Shane O’Neill, riding to Cushendun on June 2, 1567, pondered his life until that evening. Pulling his cloak tightly round his shoulders he considered where he was going and why. The MacDonnells had agreed to meet, and he hoped to enlist them in reclaiming his “throne” as the Earl of Ulster.
True, he had massacred 700 MacDonnells at Glenshesk two years previously, but surely they understood a justifiable act of war. They threatened Shane; styling themselves “The Lords of The Isles” was unacceptable, on the edge of his territory.
And hadn’t Queen Elizabeth instructed him to remove these Scottish interlopers who threatened her interests as much as Shane’s?
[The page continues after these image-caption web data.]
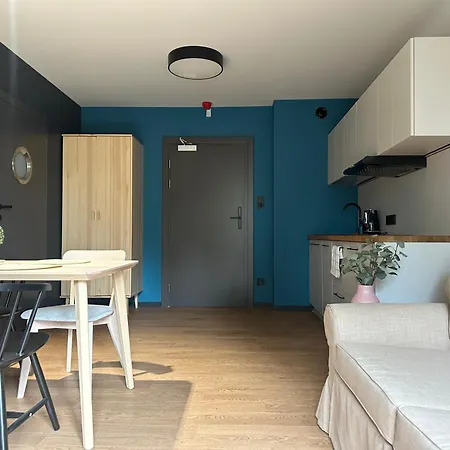 Aqua * Kątno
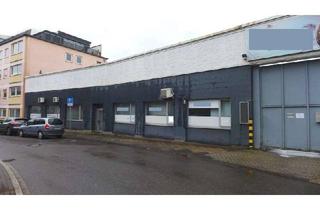 Büro zu mieten in 40721 Hilden, Büro-, Produktions- und Lagerflächen in Hilden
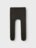NAME IT tights, 13228510 110-116 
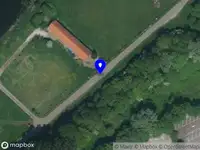 Verleende omgevingsvergunning, het plaatsen van 48 zonnepanelen op het dak van provinciaal monument Fort Veldhuis op het perceel Genieweg 2, te Heemskerk.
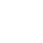 icone 1.png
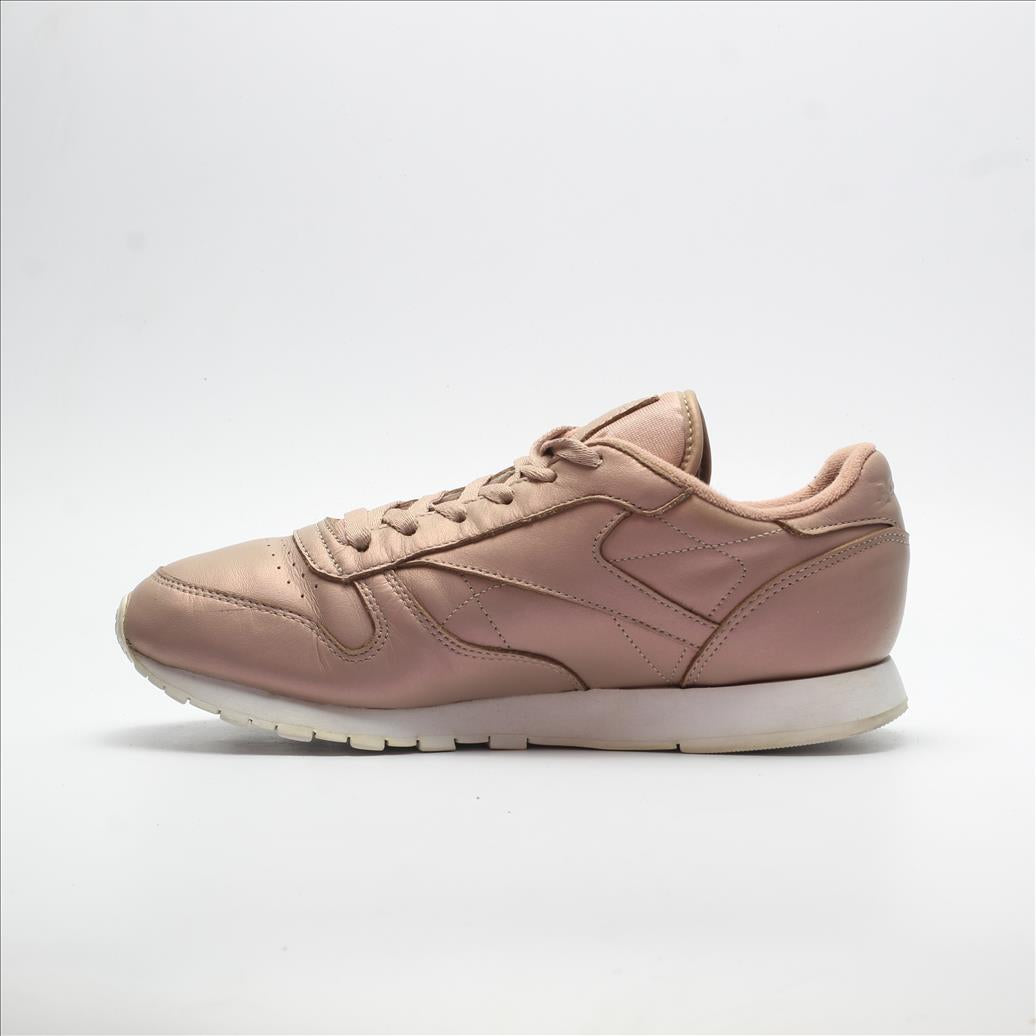 REEBOK CLASSIC (Original USA Imported)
He had spent all of his thirty-seven years fighting to be recognised as successor to his father as Earl of Tyrone. This he turned over in his head as he neared Cushendun, the trees straining against the wind, the little fortified castle of the MacDonnells in view.
Damned English – they accepted his idiot half-brother because he was older – they insisted that the first-born should inherit, in keeping with English law.
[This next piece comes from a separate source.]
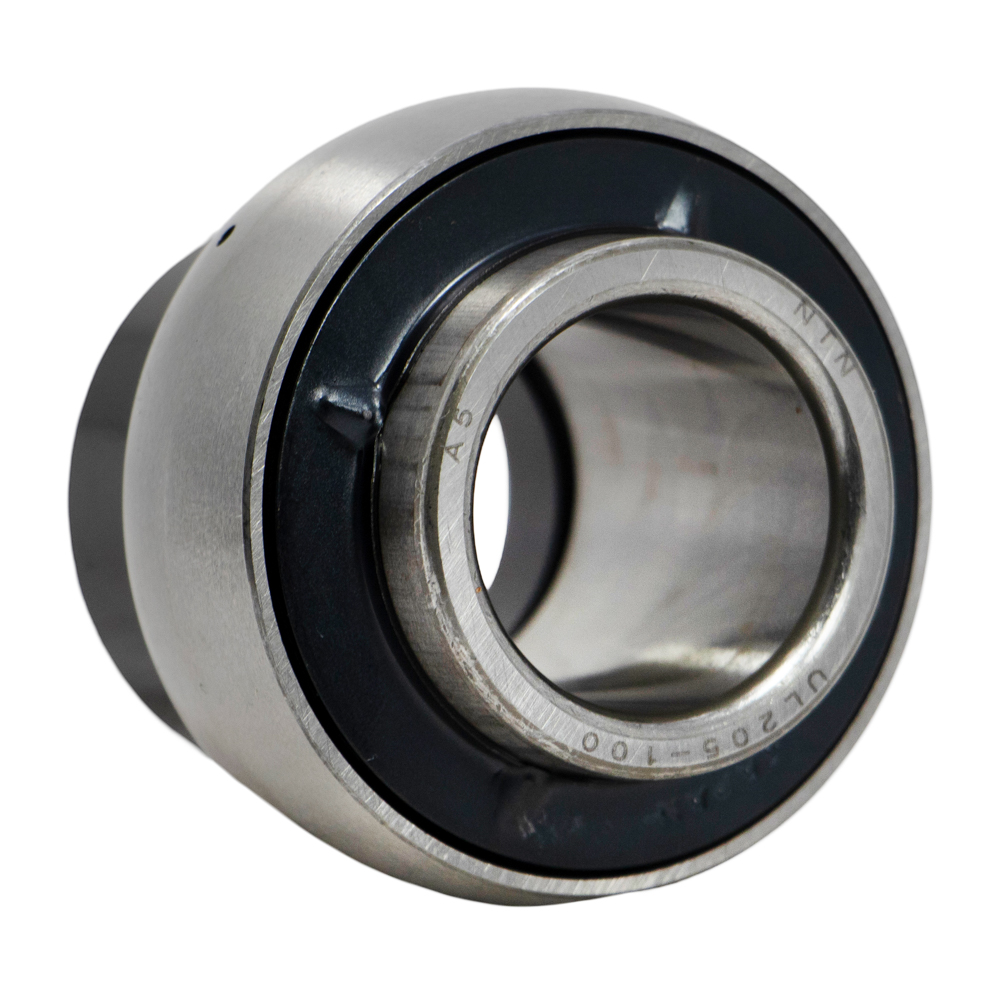 UEL205-100 D1W3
He pressed on. Dinner at these meetings was always formal and polite, and then, in the glow of the fire, the chieftains would discuss the politics, and the concessions that would inevitably follow. Shane sniffed and shook his head at having to go begging to his hated foe, but he had little choice.
He was greeted formally, his gallowglasses told to stay their long claymores and battle-axes, grumbling about being disarmed, but understanding the rules of hospitality. Bare-headed, with loose-sleeved saffron tunics, they entered the house, and took their places.
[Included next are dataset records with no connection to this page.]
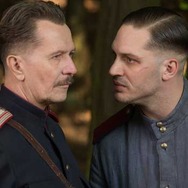 チャイルド44　森に消えた子供たち 3枚目の写真・画像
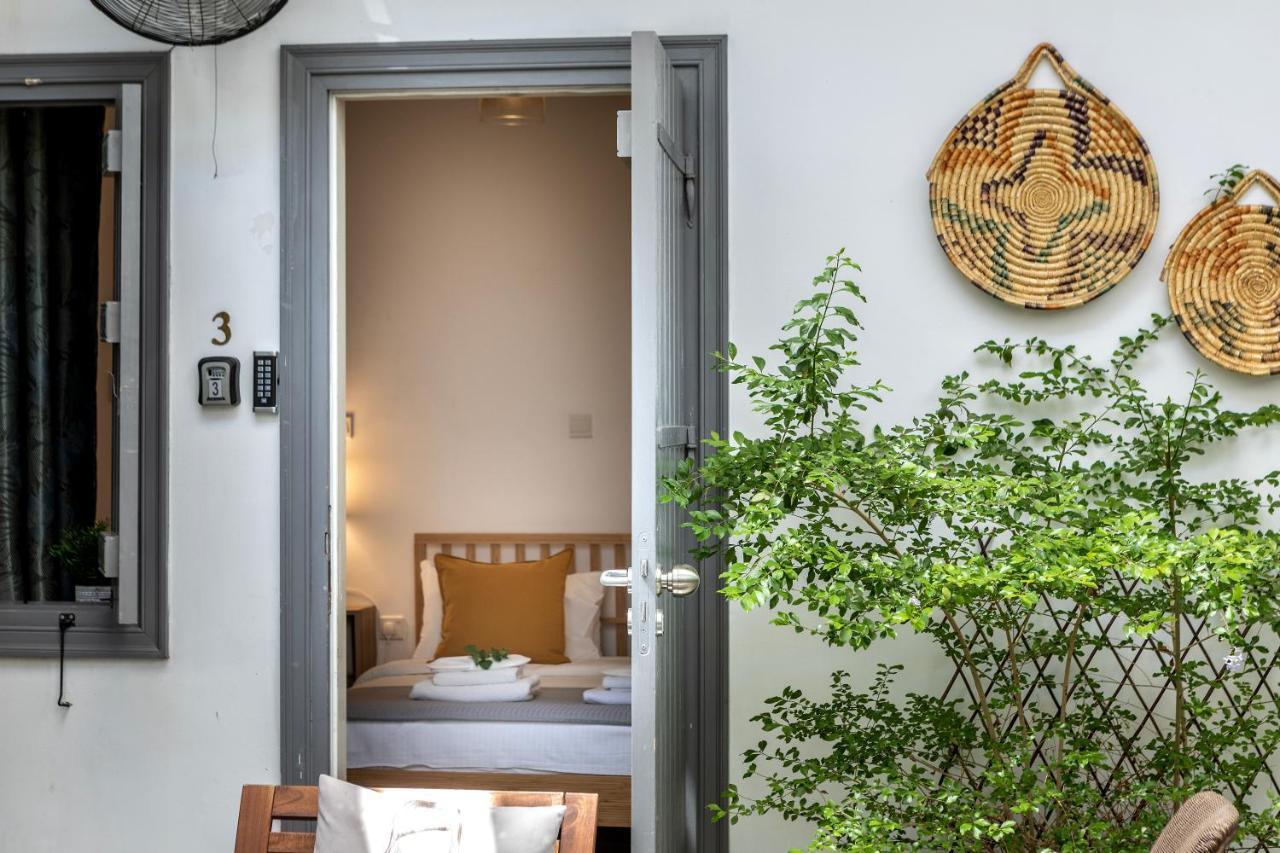Herberg Edem Traditional House 3*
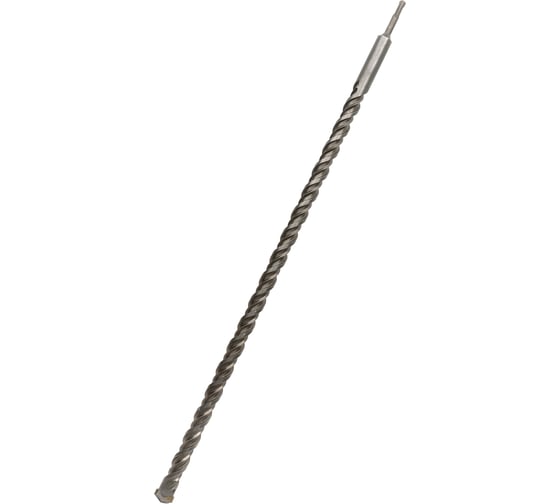 Изображение товара Бур SDS+ ООО "ТМТ ГРУПП" 28х800 72616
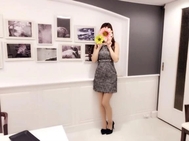 부탁❤️🩷❤️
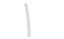 Concrete Curb Inner Radius Set  4 Models R3 R5 R8 R12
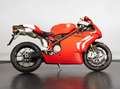 Ducati 749 R Rosso - thumbnail 12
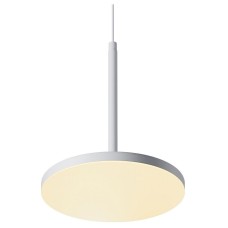 Подвесной светильник Maytoni Technical Plato P076PL-L12W3K-W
Dinner was as expected; pork and mutton were plentiful, and the pudding made from oxblood which these damned Scots loved were on the table.
Soon the conversation turned to a treaty. The MacDonnells brought up Glenshesk, but Shane insisted they talk only of the future. He didn’t notice the younger chieftains moving from the table. Nor did he notice as they returned, blades concealed inside sleeves and beneath cloaks.
Soon each gallowglass, and O’Neill himself, was shadowed by at least two of the MacDonnell’s men. The massacre happened quickly; Shane’s men didn’t know their end at all, so swift were the dagger strikes, the thuds from axes splitting heads open, almost unnoticed. Unarmed, they stood no chance. When it was Shane’s turn to die, a roar, a scream almost, went up and the MacDonnells had their revenge.
Shane’s body was butchered, his head to the ramparts at Dublin Castle, his body buried at Ballyterrim, and the world turned. For generations his descendants would fight for the position their ancestor had lost. But The O’Neill, Shane the Proud, Seán an Díomais, was dead.
Nothing remains today but a ruined castle and a story. Occasionally, on a dark night, with wind blowing hard enough to flatten a thorn tree, travellers say they can hear the screams of half a hundred men meeting their deaths, and the cheers of The MacDonnells, in the darkness.